Peperomia angustata, common over much of its distribution area, is a perennial plant species which is herbaceous with succulent leaves, and which climbs in trees or trails on the ground. Here are other notable features:

- Branching stems reach about 30 cm long and tend to be 6-angled. Leaves arise in groups of 3-6 with petioles up to 70 mm long and blades generally rhombic in shape up to 5 cm long and about half as wide. Blades have 3-5 nerves radiating from the base.
- Inflorescences are single spikes at branch tips, with peduncles up to 3 cm long and the flowering part up to 30 cm long, but only up to about 2 mm wide. The flowering part is covered with tiny scale-like bracts, each associated with a flower.
- As in all species of the family, the flowers are very small and much simplified, with no sepals and no corolla, but with two stamens and an ovary.
- Egg-shaped, one-seeded, drupe-type fruits commonly known a peppercorns are up to 1.4 mm high and a little less wide, thus too small to grind as a spice. When mature they are dark brown to black.

==Distribution==
Peperomia angustata is native to Mexico, Central America and South America south to Peru and northern Brazil. Older records also may place it in Cuba.

==Habitat==
In Mexico's Yucatan Peninsula Peperomia angustata occurs in dry forests with deciduous leaves. In Mexico's Eastern Sierra Madre foothills it also occurs in tropical semi-deciduous forests below 500 m in elevation. In Los Llanos Region, Venezuela, it inhabits tropical deciduous forests, forests along rivers and scrubland.

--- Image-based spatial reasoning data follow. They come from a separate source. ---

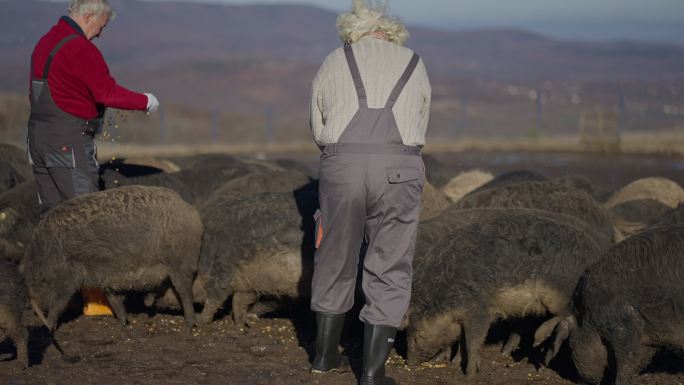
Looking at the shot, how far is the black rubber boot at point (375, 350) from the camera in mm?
5859

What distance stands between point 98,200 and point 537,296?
136 inches

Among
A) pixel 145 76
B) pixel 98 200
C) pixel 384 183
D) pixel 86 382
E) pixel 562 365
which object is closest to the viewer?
pixel 384 183

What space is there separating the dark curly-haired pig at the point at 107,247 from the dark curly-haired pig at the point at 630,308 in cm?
327

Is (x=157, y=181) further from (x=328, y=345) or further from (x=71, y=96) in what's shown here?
(x=328, y=345)

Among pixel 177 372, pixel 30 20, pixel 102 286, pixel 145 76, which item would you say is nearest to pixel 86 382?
pixel 177 372

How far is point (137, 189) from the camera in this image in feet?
25.4

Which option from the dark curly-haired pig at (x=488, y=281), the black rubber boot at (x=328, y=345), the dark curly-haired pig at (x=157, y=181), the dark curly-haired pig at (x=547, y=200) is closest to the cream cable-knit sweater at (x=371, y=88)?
the black rubber boot at (x=328, y=345)

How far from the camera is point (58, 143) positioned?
7.29m

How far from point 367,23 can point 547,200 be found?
3.84 metres

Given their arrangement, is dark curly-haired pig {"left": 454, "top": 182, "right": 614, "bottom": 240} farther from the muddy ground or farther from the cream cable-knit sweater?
the cream cable-knit sweater

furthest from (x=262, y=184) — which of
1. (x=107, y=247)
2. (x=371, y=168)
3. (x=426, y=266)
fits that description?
(x=371, y=168)

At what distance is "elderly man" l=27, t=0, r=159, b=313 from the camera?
281 inches

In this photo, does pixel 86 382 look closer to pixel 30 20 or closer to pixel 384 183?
pixel 384 183

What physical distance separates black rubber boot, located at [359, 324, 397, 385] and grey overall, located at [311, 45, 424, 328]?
61 mm
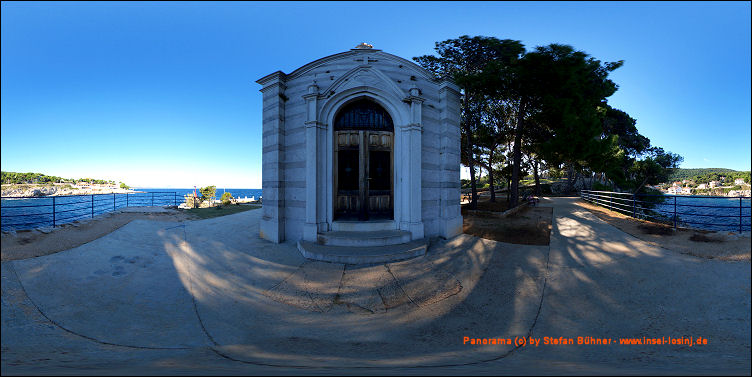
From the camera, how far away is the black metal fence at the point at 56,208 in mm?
4629

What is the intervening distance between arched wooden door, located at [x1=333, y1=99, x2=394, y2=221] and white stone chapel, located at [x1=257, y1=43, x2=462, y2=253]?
33mm

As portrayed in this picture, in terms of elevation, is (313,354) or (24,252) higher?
(24,252)

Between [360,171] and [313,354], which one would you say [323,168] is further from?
[313,354]

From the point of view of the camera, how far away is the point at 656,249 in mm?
5070

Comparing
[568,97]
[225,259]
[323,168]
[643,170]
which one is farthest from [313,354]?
[643,170]

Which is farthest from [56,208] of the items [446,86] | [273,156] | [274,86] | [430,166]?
[446,86]

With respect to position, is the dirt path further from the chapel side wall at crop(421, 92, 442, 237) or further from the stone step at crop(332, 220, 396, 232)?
the chapel side wall at crop(421, 92, 442, 237)

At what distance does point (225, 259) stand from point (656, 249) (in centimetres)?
958

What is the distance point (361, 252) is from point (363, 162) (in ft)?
10.2

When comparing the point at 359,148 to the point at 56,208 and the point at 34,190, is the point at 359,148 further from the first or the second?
the point at 56,208

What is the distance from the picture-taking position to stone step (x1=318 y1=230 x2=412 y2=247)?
651cm

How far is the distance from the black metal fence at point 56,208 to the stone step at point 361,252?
15.3 feet

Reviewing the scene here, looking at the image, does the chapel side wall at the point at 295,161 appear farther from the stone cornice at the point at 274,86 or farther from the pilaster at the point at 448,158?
the pilaster at the point at 448,158

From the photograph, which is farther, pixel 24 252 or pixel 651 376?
pixel 24 252
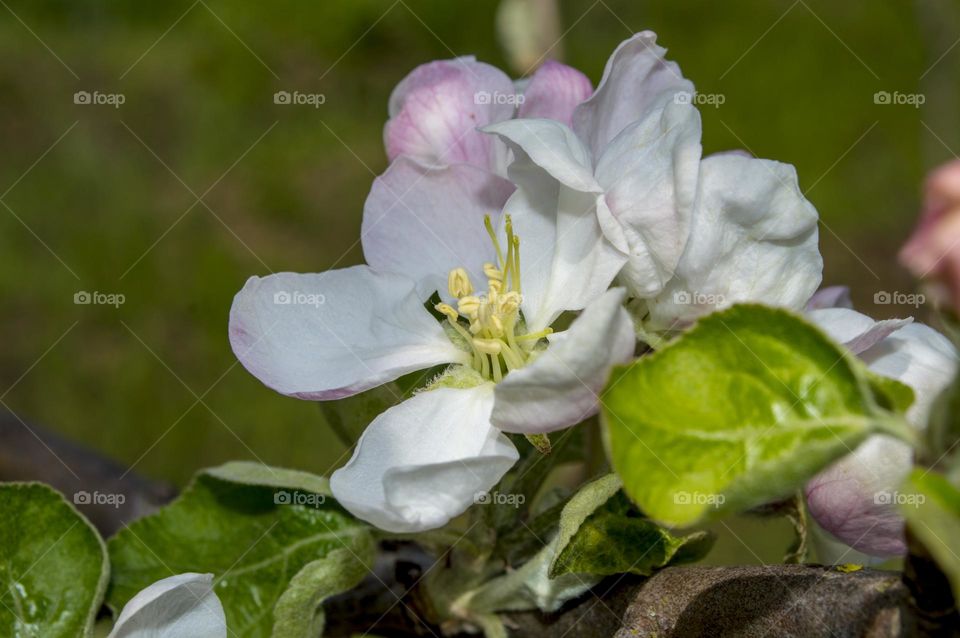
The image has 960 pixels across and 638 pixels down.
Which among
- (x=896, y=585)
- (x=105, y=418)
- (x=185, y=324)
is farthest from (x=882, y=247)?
(x=896, y=585)

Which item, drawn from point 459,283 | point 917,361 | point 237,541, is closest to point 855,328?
point 917,361

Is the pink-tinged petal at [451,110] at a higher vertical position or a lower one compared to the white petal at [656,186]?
higher

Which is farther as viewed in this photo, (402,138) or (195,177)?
(195,177)

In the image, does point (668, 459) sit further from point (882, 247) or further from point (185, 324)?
point (882, 247)

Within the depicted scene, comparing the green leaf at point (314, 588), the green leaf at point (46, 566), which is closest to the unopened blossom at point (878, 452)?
the green leaf at point (314, 588)

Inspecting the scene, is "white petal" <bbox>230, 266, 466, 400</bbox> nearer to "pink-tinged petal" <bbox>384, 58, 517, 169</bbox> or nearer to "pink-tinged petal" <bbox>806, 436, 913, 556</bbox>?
"pink-tinged petal" <bbox>384, 58, 517, 169</bbox>

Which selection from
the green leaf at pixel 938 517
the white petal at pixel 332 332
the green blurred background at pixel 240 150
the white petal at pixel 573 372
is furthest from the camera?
the green blurred background at pixel 240 150

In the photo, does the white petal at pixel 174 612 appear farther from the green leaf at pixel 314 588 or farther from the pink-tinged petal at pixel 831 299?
the pink-tinged petal at pixel 831 299
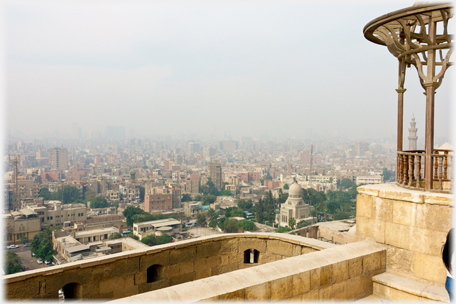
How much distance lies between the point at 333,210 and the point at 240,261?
62104 millimetres

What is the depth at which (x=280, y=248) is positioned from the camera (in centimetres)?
422

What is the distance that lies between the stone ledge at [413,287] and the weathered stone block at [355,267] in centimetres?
24

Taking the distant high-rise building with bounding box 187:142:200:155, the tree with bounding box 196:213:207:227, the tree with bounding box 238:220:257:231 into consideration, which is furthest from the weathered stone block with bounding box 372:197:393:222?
the distant high-rise building with bounding box 187:142:200:155

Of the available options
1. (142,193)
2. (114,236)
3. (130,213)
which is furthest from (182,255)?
(142,193)

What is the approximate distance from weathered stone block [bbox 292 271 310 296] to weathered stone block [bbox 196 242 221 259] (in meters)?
1.58

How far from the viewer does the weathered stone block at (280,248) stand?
4.15 metres

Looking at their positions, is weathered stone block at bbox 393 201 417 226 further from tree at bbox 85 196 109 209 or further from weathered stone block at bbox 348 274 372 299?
tree at bbox 85 196 109 209

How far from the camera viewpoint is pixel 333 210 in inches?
2475

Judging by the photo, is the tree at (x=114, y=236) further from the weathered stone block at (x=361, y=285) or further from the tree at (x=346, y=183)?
the tree at (x=346, y=183)

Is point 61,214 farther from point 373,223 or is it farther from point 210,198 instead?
point 373,223

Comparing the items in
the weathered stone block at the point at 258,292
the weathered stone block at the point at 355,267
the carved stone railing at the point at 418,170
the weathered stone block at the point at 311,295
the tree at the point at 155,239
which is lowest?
the tree at the point at 155,239

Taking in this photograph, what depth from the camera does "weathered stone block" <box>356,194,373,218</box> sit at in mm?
3434

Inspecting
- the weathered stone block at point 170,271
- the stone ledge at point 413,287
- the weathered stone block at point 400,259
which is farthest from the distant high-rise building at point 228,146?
the stone ledge at point 413,287

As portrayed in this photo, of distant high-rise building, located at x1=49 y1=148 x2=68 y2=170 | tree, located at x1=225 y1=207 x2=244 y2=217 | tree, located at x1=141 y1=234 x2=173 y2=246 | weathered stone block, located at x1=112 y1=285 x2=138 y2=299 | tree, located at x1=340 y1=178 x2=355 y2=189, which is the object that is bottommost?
tree, located at x1=141 y1=234 x2=173 y2=246
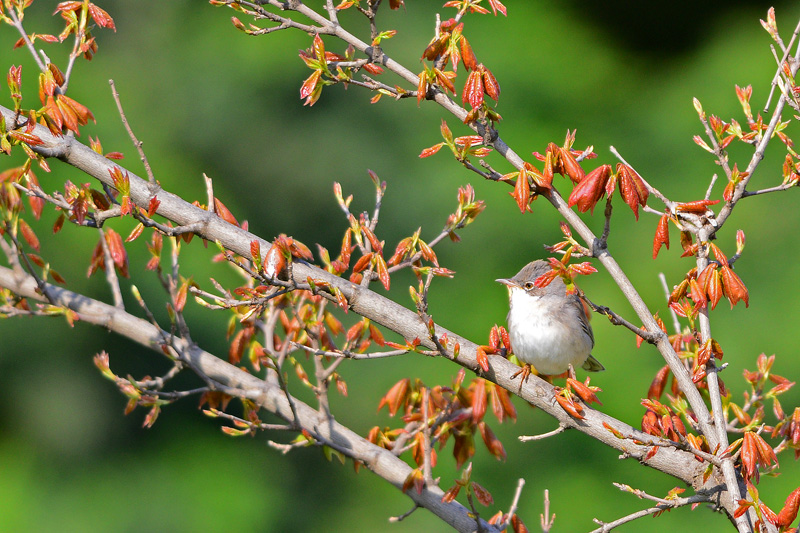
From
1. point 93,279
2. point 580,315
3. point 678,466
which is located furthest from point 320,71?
point 93,279

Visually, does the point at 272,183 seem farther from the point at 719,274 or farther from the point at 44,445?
the point at 719,274

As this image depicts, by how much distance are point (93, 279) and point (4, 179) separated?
2.25m

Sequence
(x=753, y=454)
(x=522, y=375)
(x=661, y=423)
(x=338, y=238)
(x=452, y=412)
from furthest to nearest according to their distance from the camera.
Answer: (x=338, y=238), (x=452, y=412), (x=522, y=375), (x=661, y=423), (x=753, y=454)

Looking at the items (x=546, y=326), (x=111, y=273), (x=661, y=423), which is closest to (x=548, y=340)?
(x=546, y=326)

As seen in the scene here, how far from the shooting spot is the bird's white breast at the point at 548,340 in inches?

==In traditional medicine==
In the Mexican state of Veracruz, Peperomia angustata is used to treat rheumatism and earache. Among the Mayan people of Mexico's Yucatan Peninsula, in the Otoch Ma´ax yetel Kooh preserved area, Peperomia angustata is employed to treat snakebite and bites and stings of other venomous animals, such as scorpions and spiders.

==Taxonomy==
Peperomia angustata is one of many species first scientifically collected by Alexander von Humboldt and Aimé Bonpland during their American Expedition of 1799–1804, and who later, in 1816, with the help of Carl Sigismund Kunth, formally published the taxon name and description. The type specimen had been collected at the explorers' first base of operations, in the environs of Cumaná, Venezuela, which they visited in 1799 and 1800.

===Etymology===
The genus name Peperomia is New Latin from the Greek peperi meaning "pepper", and homoios meaning "like, similar." This alludes to species of Peperomia being similar to species of the pepper genus Piper.

The species name angustata is a conjugated form from the Latin angusto meaning "narrowed." When Kunth formally described the species in Latin, he remarked that the leaves had narrow bases, "... basi angustatis."